Dein Ziel: Gibst du den Abschnitt des Textes über den Aktionsmonat, beginnend mit „Der Aktionsmonat kann“ und weiter bis einschließlich „dessen Anfang darstellte.“, Wort für Wort wieder?

Der Aktionsmonat kann als großer Erfolg bezeichnet werden, da viele Menschen dazu angeregt wurden, sich über die angesprochenen Thematiken Gedanken zu machen. Einige wurden ermutigt, selbst aktiv zu werden. Nach der Abschlussdemonstration des Aktionsmonats kam es zu der Hausinstandbesetzung in Feldkirch, die für alle am Aktionsmonat beteiligten Menschen eine positive Überraschung war. Es wurde deutlich, dass das vermeintliche Ende des Aktionsmonats nicht das Ende des Kampfes für ein autonomes Kulturzentrum war, sondern lediglich dessen Anfang darstellte.

Datenteil:

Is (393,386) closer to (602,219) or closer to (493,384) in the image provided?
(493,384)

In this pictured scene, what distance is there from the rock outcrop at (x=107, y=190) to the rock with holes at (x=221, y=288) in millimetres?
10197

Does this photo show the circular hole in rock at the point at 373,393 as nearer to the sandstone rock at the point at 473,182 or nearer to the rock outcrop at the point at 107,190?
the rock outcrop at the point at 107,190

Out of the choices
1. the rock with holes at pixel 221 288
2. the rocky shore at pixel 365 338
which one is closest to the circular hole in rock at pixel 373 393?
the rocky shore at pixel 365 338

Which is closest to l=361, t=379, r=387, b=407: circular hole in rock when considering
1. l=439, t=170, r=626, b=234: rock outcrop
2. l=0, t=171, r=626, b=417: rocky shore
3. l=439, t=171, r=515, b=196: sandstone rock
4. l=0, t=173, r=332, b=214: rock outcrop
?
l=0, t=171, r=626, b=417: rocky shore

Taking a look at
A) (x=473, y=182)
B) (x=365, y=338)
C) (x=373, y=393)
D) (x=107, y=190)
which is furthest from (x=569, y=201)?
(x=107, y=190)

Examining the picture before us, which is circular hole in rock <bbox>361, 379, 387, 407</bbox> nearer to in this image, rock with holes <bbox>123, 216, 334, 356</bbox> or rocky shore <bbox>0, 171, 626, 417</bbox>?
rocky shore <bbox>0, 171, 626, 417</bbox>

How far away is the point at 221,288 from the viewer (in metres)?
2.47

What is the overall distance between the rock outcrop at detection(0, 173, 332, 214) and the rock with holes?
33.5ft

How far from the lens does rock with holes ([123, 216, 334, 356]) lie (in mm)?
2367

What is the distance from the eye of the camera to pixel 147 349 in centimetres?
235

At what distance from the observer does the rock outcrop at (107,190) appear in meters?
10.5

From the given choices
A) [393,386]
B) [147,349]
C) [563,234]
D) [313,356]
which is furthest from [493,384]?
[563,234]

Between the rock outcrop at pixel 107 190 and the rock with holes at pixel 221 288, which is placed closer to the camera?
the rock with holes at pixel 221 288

Erledigte Aufgabe:
Der Aktionsmonat kann als großer Erfolg bezeichnet werden, da viele Menschen dazu angeregt wurden, sich über die angesprochenen Thematiken Gedanken zu machen. Einige wurden ermutigt, selbst aktiv zu werden. Nach der Abschlussdemonstration des Aktionsmonats kam es zu der Hausinstandbesetzung in Feldkirch, die für alle am Aktionsmonat beteiligten Menschen eine positive Überraschung war. Es wurde deutlich, dass das vermeintliche Ende des Aktionsmonats nicht das Ende des Kampfes für ein autonomes Kulturzentrum war, sondern lediglich dessen Anfang darstellte.